§ **GOAL OF THE EXERCISE**: Render the data below as a Markdown table with the columns "Row" (a running number) and "Line" (the line's text), starting at the line that contains "What is the" and continuing through the end of the data. Leave out blank lines.
─── EXERCISE INPUTS
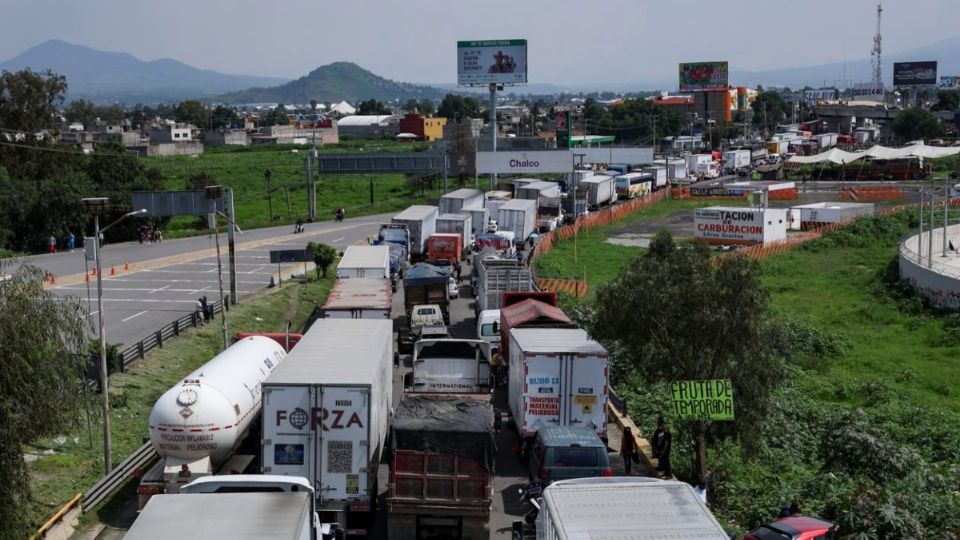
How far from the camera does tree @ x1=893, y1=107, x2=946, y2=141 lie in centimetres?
16462

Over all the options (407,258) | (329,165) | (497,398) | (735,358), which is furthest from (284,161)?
(735,358)

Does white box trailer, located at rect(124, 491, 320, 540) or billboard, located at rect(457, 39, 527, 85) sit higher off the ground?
billboard, located at rect(457, 39, 527, 85)

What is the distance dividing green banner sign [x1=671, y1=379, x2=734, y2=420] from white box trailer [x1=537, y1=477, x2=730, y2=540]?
4.90 metres

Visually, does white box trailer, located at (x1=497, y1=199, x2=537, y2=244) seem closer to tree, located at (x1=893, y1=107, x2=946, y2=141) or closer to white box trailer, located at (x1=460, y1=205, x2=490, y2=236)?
white box trailer, located at (x1=460, y1=205, x2=490, y2=236)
──────
§ **RESULT OF THE TASK**:
| Row | Line |
|---|---|
| 1 | What is the distance dividing green banner sign [x1=671, y1=379, x2=734, y2=420] from white box trailer [x1=537, y1=477, x2=730, y2=540]? |
| 2 | 4.90 metres |
| 3 | Visually, does white box trailer, located at (x1=497, y1=199, x2=537, y2=244) seem closer to tree, located at (x1=893, y1=107, x2=946, y2=141) or closer to white box trailer, located at (x1=460, y1=205, x2=490, y2=236)? |
| 4 | white box trailer, located at (x1=460, y1=205, x2=490, y2=236) |